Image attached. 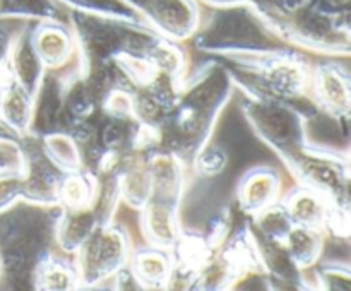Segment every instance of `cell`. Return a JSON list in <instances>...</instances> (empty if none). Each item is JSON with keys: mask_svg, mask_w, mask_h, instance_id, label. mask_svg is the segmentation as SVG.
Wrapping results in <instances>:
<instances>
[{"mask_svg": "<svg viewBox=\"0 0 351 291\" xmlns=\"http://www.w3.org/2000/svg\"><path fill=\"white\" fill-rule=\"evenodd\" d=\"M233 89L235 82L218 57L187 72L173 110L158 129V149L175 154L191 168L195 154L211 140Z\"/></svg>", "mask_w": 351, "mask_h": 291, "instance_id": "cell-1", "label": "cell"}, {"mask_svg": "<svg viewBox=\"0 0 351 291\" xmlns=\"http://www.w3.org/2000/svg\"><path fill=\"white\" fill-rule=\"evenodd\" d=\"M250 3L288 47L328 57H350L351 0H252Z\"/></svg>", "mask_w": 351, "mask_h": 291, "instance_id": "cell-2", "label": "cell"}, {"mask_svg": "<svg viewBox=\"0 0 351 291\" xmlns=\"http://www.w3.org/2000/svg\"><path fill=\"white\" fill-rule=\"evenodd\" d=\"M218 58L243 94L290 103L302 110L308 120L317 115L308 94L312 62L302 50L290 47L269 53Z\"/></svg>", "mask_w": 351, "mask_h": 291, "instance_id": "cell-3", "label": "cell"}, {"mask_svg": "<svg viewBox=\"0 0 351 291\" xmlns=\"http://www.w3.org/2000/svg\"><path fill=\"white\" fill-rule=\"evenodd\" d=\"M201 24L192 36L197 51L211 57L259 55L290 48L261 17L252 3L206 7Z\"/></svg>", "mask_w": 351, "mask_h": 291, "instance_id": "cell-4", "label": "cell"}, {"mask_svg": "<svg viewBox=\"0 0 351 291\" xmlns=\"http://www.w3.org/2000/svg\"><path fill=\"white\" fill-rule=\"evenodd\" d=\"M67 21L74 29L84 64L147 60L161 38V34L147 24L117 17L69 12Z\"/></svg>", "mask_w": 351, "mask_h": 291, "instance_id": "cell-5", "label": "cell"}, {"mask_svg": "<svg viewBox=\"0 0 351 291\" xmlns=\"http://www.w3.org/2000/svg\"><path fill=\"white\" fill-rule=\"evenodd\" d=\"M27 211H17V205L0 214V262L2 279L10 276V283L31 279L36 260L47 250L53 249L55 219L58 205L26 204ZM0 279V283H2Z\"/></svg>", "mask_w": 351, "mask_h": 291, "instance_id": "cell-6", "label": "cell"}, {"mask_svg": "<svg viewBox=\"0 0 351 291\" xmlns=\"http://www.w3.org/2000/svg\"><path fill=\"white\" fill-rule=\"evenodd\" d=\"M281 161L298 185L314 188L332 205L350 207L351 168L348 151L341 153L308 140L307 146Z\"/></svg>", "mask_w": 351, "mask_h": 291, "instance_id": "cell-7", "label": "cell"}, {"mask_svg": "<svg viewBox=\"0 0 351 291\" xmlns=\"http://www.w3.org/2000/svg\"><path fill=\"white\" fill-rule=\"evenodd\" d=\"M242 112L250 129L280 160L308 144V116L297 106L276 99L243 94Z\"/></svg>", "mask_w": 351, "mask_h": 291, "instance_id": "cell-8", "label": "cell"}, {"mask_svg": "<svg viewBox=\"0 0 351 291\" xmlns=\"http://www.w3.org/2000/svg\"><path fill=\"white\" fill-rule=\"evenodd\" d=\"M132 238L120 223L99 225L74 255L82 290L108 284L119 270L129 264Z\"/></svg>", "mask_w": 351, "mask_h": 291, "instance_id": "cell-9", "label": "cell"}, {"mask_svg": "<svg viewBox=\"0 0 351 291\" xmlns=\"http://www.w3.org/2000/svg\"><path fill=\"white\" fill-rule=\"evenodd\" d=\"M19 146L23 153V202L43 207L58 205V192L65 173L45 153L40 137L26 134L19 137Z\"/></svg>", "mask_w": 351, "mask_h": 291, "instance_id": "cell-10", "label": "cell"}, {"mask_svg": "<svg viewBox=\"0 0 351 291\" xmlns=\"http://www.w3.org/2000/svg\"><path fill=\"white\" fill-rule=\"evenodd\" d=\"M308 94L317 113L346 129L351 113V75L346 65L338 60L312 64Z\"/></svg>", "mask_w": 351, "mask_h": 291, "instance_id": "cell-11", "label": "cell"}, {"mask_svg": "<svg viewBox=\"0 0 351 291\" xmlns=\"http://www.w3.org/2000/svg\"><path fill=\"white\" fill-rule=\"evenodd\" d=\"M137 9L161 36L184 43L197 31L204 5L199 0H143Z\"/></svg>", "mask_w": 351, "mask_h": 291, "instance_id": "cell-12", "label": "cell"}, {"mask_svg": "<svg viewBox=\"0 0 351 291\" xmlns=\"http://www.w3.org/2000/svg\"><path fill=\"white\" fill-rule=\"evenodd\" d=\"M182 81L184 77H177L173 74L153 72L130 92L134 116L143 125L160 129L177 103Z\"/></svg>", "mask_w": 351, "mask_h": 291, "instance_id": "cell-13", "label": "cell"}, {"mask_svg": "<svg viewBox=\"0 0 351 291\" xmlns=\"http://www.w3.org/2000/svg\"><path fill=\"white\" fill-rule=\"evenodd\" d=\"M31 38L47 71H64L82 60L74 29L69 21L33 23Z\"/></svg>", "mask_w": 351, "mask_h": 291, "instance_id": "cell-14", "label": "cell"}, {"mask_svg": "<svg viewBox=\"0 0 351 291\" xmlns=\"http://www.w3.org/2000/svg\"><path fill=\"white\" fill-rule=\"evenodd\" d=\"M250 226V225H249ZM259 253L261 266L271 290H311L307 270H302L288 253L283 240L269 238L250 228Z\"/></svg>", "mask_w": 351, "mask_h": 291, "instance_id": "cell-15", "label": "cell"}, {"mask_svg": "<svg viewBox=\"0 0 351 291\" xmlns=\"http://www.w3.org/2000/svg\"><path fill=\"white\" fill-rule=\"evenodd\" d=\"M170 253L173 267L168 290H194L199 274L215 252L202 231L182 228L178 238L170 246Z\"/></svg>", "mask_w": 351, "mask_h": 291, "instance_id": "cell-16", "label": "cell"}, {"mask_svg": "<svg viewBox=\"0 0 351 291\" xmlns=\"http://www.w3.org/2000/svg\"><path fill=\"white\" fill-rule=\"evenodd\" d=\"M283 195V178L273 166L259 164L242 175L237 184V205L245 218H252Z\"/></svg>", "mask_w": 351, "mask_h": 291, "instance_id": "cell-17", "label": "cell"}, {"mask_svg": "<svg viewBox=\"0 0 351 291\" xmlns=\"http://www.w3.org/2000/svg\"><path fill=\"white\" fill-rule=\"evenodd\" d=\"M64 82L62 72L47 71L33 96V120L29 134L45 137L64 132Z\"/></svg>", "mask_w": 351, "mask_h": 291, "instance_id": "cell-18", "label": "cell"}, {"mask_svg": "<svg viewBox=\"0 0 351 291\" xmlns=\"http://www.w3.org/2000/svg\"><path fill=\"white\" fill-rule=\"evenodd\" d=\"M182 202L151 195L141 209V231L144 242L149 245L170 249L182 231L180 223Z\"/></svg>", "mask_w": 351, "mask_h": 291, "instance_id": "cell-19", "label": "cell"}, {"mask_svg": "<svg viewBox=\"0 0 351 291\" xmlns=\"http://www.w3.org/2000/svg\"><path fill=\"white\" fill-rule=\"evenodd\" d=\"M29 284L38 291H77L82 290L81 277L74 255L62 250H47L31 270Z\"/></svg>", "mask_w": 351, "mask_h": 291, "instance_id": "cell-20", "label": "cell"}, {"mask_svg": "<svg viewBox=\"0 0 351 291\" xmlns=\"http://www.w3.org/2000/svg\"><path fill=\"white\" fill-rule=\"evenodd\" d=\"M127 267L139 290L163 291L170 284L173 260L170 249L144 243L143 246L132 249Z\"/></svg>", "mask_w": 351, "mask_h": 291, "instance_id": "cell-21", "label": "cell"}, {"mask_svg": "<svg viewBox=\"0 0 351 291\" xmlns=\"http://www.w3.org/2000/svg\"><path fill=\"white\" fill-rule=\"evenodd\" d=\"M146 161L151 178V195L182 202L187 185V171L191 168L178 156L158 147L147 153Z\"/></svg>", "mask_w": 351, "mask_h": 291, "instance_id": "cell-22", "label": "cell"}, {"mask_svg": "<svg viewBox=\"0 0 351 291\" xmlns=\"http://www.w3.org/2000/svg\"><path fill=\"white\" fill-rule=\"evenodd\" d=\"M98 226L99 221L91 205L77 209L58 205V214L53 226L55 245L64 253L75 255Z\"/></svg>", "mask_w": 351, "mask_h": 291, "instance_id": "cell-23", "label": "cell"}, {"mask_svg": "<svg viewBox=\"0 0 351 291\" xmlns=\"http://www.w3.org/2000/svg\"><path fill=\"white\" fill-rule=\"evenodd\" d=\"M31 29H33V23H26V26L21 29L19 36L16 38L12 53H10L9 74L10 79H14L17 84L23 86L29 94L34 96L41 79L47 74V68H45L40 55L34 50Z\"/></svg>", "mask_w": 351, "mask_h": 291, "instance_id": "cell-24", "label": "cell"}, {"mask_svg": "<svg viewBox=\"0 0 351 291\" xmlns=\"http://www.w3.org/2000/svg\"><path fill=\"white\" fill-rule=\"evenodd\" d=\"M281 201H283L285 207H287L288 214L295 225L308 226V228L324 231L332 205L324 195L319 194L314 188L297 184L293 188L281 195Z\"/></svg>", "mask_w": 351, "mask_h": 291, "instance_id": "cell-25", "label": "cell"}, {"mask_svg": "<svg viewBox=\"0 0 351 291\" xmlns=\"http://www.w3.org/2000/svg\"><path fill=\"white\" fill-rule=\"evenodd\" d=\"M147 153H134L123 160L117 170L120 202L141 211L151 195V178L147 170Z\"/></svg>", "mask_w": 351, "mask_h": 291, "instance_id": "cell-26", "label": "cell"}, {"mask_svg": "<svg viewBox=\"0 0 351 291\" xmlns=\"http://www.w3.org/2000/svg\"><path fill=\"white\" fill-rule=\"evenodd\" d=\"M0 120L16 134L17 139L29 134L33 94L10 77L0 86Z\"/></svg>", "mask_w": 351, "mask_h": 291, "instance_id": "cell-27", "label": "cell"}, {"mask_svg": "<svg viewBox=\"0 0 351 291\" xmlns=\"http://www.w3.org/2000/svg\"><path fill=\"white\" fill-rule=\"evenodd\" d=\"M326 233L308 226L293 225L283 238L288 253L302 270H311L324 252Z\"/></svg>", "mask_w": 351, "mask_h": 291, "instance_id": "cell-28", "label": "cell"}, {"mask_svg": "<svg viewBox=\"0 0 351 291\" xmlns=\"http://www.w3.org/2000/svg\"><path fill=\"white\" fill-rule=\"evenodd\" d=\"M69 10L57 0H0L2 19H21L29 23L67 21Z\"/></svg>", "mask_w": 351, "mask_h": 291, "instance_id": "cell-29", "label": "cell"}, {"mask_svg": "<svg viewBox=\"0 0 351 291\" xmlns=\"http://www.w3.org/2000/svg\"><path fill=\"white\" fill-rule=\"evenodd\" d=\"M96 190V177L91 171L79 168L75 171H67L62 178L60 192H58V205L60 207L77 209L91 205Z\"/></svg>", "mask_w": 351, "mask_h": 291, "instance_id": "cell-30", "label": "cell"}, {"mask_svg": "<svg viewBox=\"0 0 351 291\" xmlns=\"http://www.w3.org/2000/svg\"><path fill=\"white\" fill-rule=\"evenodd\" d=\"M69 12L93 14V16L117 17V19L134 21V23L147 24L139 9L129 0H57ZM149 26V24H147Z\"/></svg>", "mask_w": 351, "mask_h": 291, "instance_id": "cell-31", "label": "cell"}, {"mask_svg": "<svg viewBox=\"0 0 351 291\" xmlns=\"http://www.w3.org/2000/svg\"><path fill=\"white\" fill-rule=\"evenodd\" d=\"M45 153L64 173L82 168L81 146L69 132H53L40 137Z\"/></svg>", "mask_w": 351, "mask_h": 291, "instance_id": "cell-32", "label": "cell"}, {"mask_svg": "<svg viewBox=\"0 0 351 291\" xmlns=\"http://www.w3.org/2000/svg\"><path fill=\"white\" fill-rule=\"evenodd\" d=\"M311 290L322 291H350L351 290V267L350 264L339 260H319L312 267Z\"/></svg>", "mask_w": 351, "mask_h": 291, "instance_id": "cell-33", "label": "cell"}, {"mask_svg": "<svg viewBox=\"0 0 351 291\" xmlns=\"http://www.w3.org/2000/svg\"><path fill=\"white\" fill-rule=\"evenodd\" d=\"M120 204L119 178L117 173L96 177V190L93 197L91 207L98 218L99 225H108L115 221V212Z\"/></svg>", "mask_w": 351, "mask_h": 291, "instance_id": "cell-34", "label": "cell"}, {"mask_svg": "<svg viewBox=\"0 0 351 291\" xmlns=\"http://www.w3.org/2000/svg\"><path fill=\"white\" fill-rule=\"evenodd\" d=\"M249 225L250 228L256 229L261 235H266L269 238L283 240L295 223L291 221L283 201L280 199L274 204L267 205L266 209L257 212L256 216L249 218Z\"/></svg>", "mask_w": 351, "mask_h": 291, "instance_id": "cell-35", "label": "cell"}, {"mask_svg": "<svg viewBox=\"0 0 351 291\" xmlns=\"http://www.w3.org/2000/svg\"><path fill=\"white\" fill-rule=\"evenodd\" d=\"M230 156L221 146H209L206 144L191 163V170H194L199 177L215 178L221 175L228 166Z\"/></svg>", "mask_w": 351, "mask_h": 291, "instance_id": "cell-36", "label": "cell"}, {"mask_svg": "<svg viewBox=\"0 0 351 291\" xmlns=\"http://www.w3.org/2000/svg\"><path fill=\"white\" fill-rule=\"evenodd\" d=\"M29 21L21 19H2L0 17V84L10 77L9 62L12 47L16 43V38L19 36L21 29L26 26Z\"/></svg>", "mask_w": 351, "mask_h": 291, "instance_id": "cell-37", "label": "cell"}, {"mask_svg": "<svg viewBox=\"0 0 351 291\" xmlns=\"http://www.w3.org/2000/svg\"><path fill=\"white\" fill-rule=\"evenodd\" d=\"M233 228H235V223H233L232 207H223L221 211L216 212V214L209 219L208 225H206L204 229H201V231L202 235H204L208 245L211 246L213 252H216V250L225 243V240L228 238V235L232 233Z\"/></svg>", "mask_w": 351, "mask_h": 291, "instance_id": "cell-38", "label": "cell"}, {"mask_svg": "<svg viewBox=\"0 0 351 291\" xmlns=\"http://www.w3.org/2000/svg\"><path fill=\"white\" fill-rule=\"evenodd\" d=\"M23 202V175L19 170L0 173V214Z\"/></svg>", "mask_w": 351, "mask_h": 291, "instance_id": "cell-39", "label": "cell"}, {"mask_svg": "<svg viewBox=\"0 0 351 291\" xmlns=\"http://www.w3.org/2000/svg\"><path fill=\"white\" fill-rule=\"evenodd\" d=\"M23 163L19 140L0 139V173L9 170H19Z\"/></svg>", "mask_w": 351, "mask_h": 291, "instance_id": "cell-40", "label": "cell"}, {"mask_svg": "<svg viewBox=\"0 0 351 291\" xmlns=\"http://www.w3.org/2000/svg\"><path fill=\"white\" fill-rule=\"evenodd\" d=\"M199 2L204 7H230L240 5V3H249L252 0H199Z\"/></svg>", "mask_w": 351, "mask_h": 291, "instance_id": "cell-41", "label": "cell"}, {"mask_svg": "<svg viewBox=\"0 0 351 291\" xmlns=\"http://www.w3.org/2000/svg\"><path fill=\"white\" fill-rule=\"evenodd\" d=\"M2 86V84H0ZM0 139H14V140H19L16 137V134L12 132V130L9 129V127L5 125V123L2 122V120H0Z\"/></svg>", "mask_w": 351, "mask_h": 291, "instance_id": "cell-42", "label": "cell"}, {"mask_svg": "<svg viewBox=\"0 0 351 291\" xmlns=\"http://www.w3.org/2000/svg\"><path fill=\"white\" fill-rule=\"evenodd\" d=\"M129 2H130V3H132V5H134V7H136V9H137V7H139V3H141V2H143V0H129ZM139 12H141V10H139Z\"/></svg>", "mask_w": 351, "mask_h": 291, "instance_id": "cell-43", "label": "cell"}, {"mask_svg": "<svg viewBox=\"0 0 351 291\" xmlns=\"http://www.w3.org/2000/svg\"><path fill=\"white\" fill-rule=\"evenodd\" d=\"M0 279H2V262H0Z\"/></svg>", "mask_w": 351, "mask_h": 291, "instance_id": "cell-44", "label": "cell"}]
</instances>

...

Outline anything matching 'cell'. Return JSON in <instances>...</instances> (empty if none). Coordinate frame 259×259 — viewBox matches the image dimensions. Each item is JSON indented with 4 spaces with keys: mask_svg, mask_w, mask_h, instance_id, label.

--

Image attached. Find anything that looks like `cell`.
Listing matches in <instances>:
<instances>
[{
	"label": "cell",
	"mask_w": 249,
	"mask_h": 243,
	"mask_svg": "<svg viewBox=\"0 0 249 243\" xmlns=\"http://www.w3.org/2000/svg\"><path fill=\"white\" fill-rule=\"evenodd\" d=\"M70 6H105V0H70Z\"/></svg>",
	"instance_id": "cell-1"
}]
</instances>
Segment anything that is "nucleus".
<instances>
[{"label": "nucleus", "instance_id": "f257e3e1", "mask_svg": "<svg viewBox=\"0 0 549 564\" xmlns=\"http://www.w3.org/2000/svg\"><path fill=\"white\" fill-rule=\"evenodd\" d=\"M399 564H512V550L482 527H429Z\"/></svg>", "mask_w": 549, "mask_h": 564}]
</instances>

What is needed
List each line of the material above in which the word "that" appears, copying every such line in full.

Reply to the exercise
Image attached. Find anything that looks like `cell`.
Segment anything that is "nucleus".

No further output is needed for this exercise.